REQUIRED ACTION: Pictures in the entries below are excluded; copy only the lines from the one containing "Malle 2023 Majorque" to the one containing "topchic @elum naturals", both included.

EXTRACTED ENTRIES: Begin

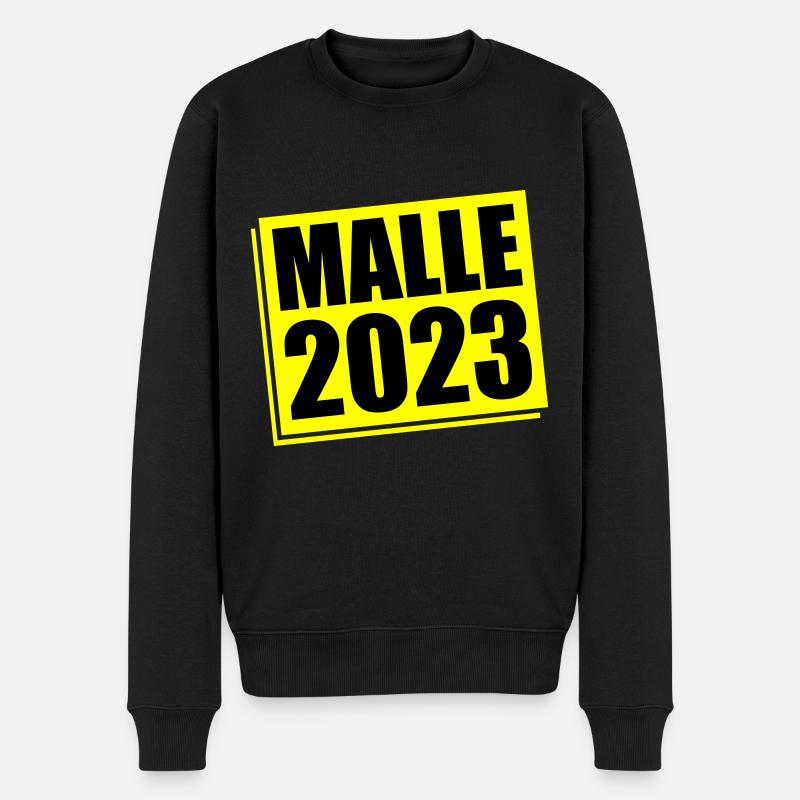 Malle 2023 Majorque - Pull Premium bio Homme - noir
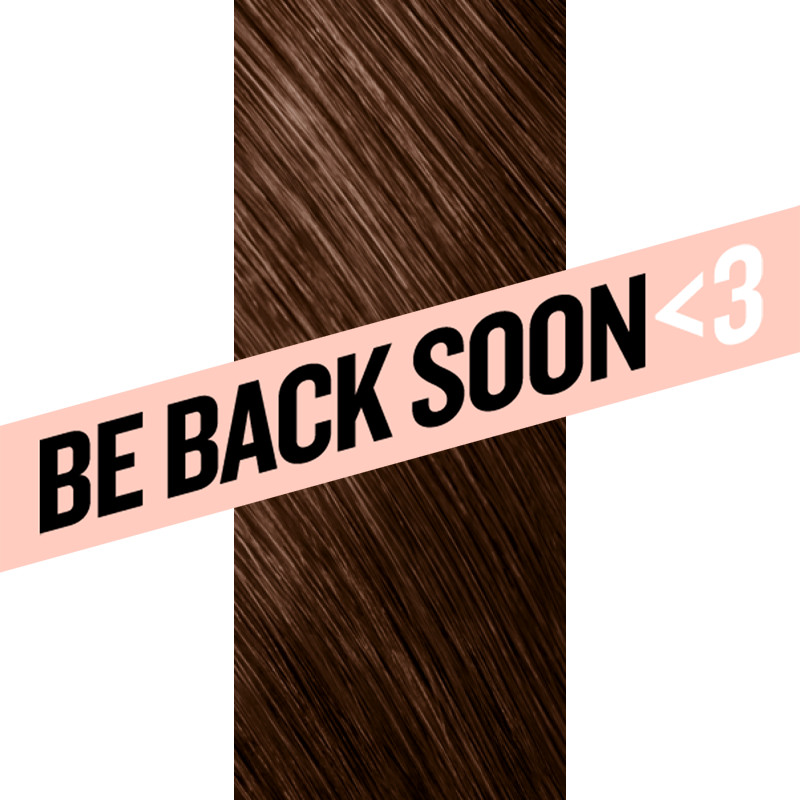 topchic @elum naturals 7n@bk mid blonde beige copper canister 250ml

EXTRACTED ENTRIES: End
EXTRACTED ENTRIES: Begin

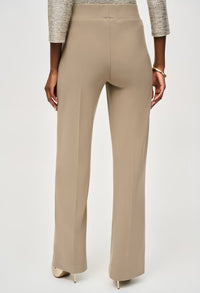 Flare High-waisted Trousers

EXTRACTED ENTRIES: End
EXTRACTED ENTRIES: Begin

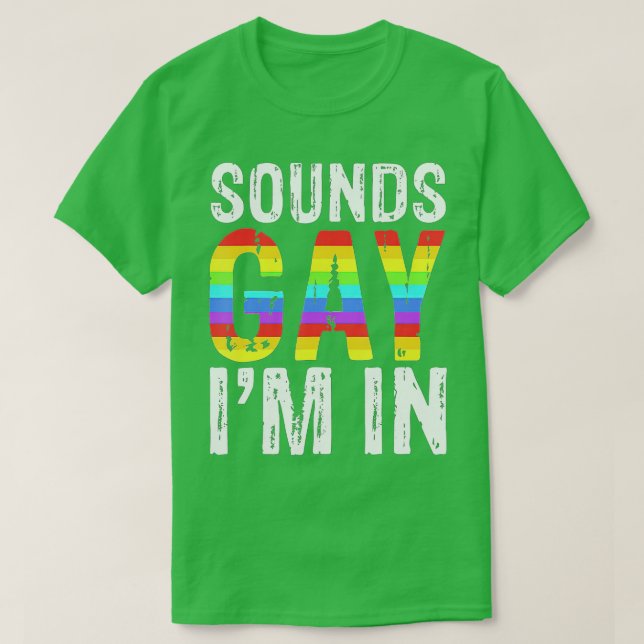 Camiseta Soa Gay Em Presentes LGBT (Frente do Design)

EXTRACTED ENTRIES: End

TASK RESULT:
 Malle 2023 Majorque - Pull Premium bio Homme - noir
 topchic @elum naturals 7n@bk mid blonde beige copper canister 250ml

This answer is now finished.